Escape the echo chamber

Why it’s as hard to escape an echo chamber as it is to flee a cult – C Thi Nguyen | Aeon Essays (Aeon)

First you don’t hear other views. Then you can’t trust them. Your personal information network entraps you just like a cult

Essay by C Thi Nguyen, an assistant professor of philosophy at Utah Valley University working in social epistemology, aesthetics and the philosophy of games

Jamieson and Cappella’s book is the first empirical study into how echo chambers function. In their analysis, echo chambers work by systematically alienating their members from all outside epistemic sources. Their research centres on Rush Limbaugh, a wildly successful conservative firebrand in the United States, along with Fox News and related media. Limbaugh uses methods to actively transfigure whom his listeners trust. His constant attacks on the ‘mainstream media’ are attempts to discredit all other sources of knowledge. He systematically undermines the integrity of anybody who expresses any kind of contrary view. And outsiders are not simply mistaken – they are malicious, manipulative and actively working to destroy Limbaugh and his followers. The resulting worldview is one of deeply opposed force, an all-or-nothing war between good and evil. Anybody who isn’t a fellow Limbaugh follower is clearly opposed to the side of right, and therefore utterly untrustworthy.
The result is a rather striking parallel to the techniques of emotional isolation typically practised in cult indoctrination. According to mental-health specialists in cult recovery, including Margaret Singer, Michael Langone and Robert Lifton, cult indoctrination involves new cult members being brought to distrust all non-cult members. This provides a social buffer against any attempts to extract the indoctrinated person from the cult.
The echo chamber doesn’t need any bad connectivity to function. Limbaugh’s followers have full access to outside sources of information. According to Jamieson and Cappella’s data, Limbaugh’s followers regularly read – but do not accept – mainstream and liberal news sources. They are isolated, not by selective exposure, but by changes in who they accept as authorities, experts and trusted sources. They hear, but dismiss, outside voices. Their worldview can survive exposure to those outside voices because their belief system has prepared them for such intellectual onslaught.
In fact, exposure to contrary views could actually reinforce their views.

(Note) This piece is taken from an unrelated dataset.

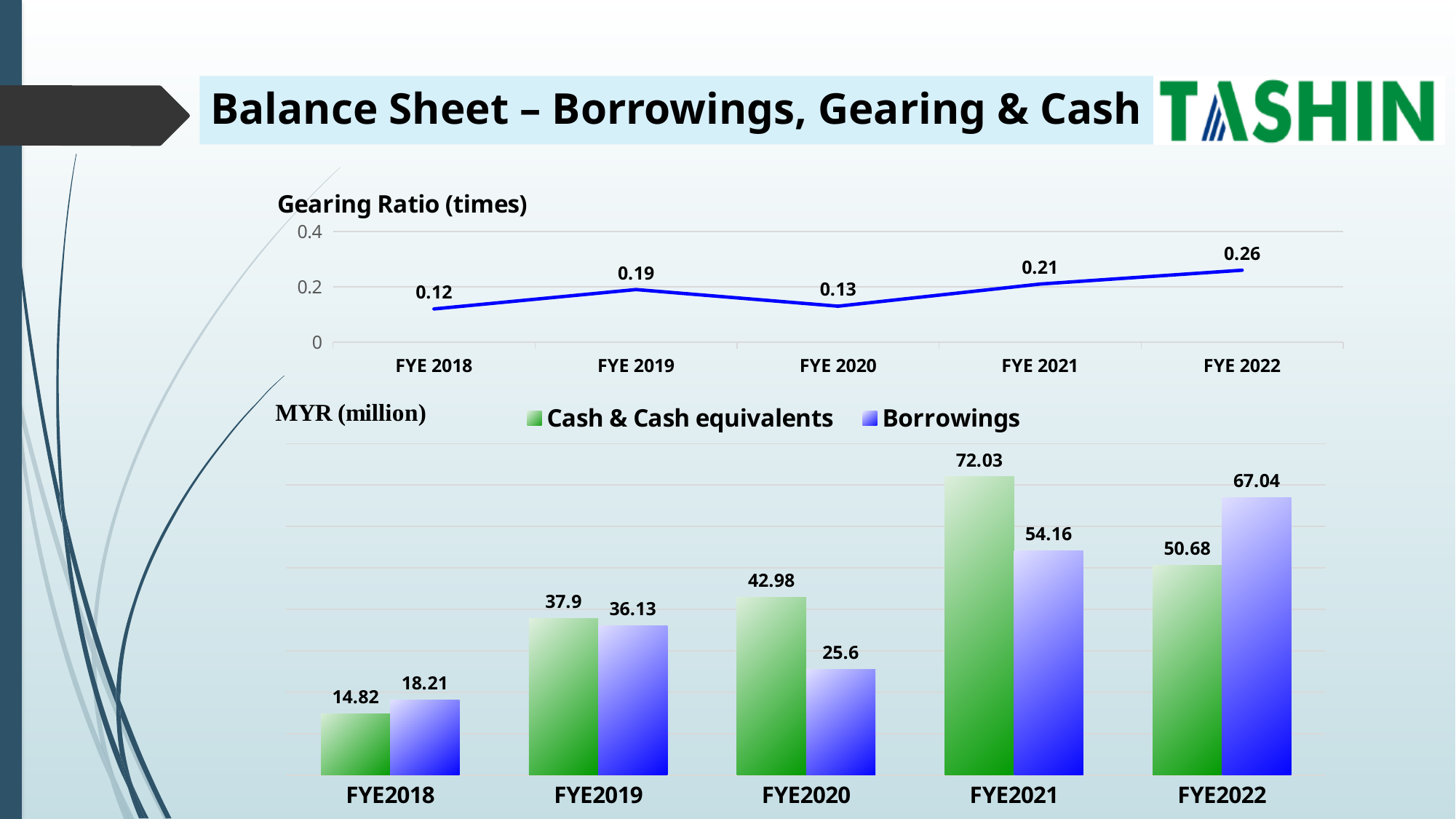
What kind of chart is the Gearing Ratio (times) chart? Line chart In the Gearing Ratio (times) chart, what is the difference between the FYE 2022 and FYE 2018 values? 0.14 In the bottom MYR (million) chart, what is the difference between Borrowings and Cash & Cash equivalents for FYE2022? 16.36 In the bottom MYR (million) chart, what is the value of Cash & Cash equivalents for FYE2021? 72.03 In the Gearing Ratio (times) chart, which year has the lowest gearing ratio? FYE 2018 In the bottom MYR (million) chart, which is larger for FYE2020: Cash & Cash equivalents or Borrowings? Cash & Cash equivalents In the Gearing Ratio (times) chart, how many years are plotted? 5 In the bottom MYR (million) chart, what is the value of Borrowings for FYE2020? 25.6 What kind of chart is the bottom MYR (million) chart? Bar chart How many series does the legend of the bottom MYR (million) chart list? 2 In the Gearing Ratio (times) chart, what is the value for FYE 2022? 0.26 In the bottom MYR (million) chart, which year has the highest Borrowings? FYE2022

Limbaugh might offer his followers a conspiracy theory: anybody who criticises him is doing it at the behest of a secret cabal of evil elites, which has already seized control of the mainstream media. His followers are now protected against simple exposure to contrary evidence. In fact, the more they find that the mainstream media calls out Limbaugh for inaccuracy, the more Limbaugh’s predictions will be confirmed. Perversely, exposure to outsiders with contrary views can thus increase echo-chamber members’ confidence in their insider sources, and hence their attachment to their worldview. The philosopher Endre Begby calls this effect ‘evidential pre-emption’. What’s happening is a kind of intellectual judo, in which the power and enthusiasm of contrary voices are turned against those contrary voices through a carefully rigged internal structure of belief.